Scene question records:
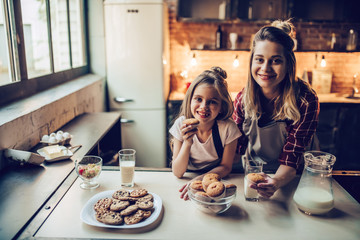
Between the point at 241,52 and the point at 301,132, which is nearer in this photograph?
the point at 301,132

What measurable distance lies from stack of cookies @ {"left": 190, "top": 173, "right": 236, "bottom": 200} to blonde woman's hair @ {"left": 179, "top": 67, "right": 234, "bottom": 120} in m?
0.54

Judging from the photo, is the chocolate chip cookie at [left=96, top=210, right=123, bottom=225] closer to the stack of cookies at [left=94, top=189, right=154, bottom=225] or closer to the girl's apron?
the stack of cookies at [left=94, top=189, right=154, bottom=225]

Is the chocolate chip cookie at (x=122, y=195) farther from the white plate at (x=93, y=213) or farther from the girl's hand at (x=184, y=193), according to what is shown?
the girl's hand at (x=184, y=193)

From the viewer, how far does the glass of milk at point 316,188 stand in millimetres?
1153

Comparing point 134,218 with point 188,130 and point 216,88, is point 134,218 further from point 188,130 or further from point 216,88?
point 216,88

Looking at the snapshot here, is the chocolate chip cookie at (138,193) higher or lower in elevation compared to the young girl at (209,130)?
lower

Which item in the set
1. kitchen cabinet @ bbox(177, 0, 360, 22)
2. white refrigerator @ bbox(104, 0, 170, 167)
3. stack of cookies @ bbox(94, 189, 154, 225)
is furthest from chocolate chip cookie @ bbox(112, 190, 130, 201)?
kitchen cabinet @ bbox(177, 0, 360, 22)

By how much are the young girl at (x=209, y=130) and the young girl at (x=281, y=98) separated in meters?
0.13

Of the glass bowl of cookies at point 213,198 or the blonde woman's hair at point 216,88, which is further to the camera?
the blonde woman's hair at point 216,88

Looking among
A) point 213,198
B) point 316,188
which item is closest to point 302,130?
point 316,188

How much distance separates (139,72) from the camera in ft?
11.5

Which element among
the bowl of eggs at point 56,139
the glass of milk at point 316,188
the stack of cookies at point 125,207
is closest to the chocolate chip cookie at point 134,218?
the stack of cookies at point 125,207

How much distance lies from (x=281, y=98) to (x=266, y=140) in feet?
1.00

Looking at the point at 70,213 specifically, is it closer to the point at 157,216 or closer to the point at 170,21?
the point at 157,216
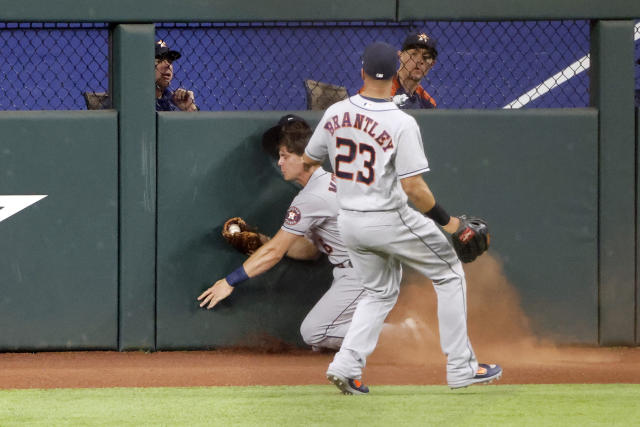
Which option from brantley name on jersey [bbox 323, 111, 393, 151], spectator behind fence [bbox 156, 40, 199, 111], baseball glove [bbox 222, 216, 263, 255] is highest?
spectator behind fence [bbox 156, 40, 199, 111]

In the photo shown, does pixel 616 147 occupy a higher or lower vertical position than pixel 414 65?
lower

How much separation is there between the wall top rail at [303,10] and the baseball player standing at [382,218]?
1.96m

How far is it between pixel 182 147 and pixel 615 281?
332 cm

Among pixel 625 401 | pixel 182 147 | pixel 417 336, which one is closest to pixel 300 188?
pixel 182 147

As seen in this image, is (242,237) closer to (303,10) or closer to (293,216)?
(293,216)

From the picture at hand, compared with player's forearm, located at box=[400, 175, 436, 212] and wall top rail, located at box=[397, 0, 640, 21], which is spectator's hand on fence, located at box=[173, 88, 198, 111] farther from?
player's forearm, located at box=[400, 175, 436, 212]

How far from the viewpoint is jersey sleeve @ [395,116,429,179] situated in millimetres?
5203

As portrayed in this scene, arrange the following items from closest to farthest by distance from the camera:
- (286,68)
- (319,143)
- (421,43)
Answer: (319,143)
(421,43)
(286,68)

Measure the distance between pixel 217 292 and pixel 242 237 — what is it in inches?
16.6

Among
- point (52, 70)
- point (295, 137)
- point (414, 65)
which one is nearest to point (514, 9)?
point (414, 65)

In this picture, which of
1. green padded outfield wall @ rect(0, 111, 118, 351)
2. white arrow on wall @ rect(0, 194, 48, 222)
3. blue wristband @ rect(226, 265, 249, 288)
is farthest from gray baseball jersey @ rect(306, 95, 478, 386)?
white arrow on wall @ rect(0, 194, 48, 222)

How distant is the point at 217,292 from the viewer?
6.98m

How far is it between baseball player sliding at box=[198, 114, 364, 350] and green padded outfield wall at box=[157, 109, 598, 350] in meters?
0.21

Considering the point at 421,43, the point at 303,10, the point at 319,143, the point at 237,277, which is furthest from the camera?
the point at 421,43
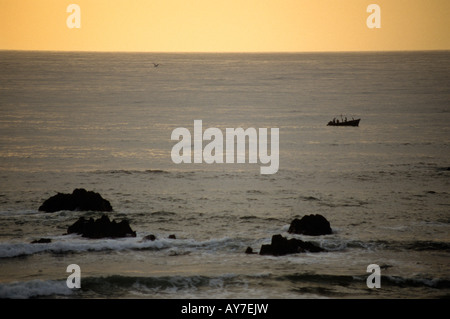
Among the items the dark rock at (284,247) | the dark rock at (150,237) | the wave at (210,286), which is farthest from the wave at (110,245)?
the wave at (210,286)

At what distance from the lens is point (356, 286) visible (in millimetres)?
23047

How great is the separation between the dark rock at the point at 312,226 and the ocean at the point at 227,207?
19.3 inches

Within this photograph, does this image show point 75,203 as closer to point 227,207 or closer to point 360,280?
point 227,207

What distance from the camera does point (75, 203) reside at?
34.0 metres

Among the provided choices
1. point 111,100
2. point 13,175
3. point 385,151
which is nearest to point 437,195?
point 385,151

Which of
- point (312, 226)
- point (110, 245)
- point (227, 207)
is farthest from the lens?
point (227, 207)

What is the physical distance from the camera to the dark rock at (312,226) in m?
29.1

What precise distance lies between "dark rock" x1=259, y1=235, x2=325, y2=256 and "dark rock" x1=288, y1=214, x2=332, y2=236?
212cm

» **WHAT TO PRODUCE**: Render the records from the line containing "Among the provided choices" through the end as a Markdown table, leaving out blank lines. Use a column named Row for the row number and a column named Line for each line.

» **RESPONSE FOR THIS EXERCISE**:
| Row | Line |
|---|---|
| 1 | Among the provided choices |
| 2 | 1. point 111,100 |
| 3 | 2. point 13,175 |
| 4 | 3. point 385,151 |
| 5 | which is nearest to point 437,195? |
| 6 | point 385,151 |
| 7 | Which of |
| 8 | - point (312, 226) |
| 9 | - point (110, 245) |
| 10 | - point (227, 207) |
| 11 | is farthest from the lens? |
| 12 | point (227, 207) |
| 13 | What is the physical distance from the camera to the dark rock at (312,226) in m? |
| 14 | 29.1 |
| 15 | What precise distance lies between "dark rock" x1=259, y1=235, x2=325, y2=256 and "dark rock" x1=288, y1=214, x2=332, y2=236? |
| 16 | 212cm |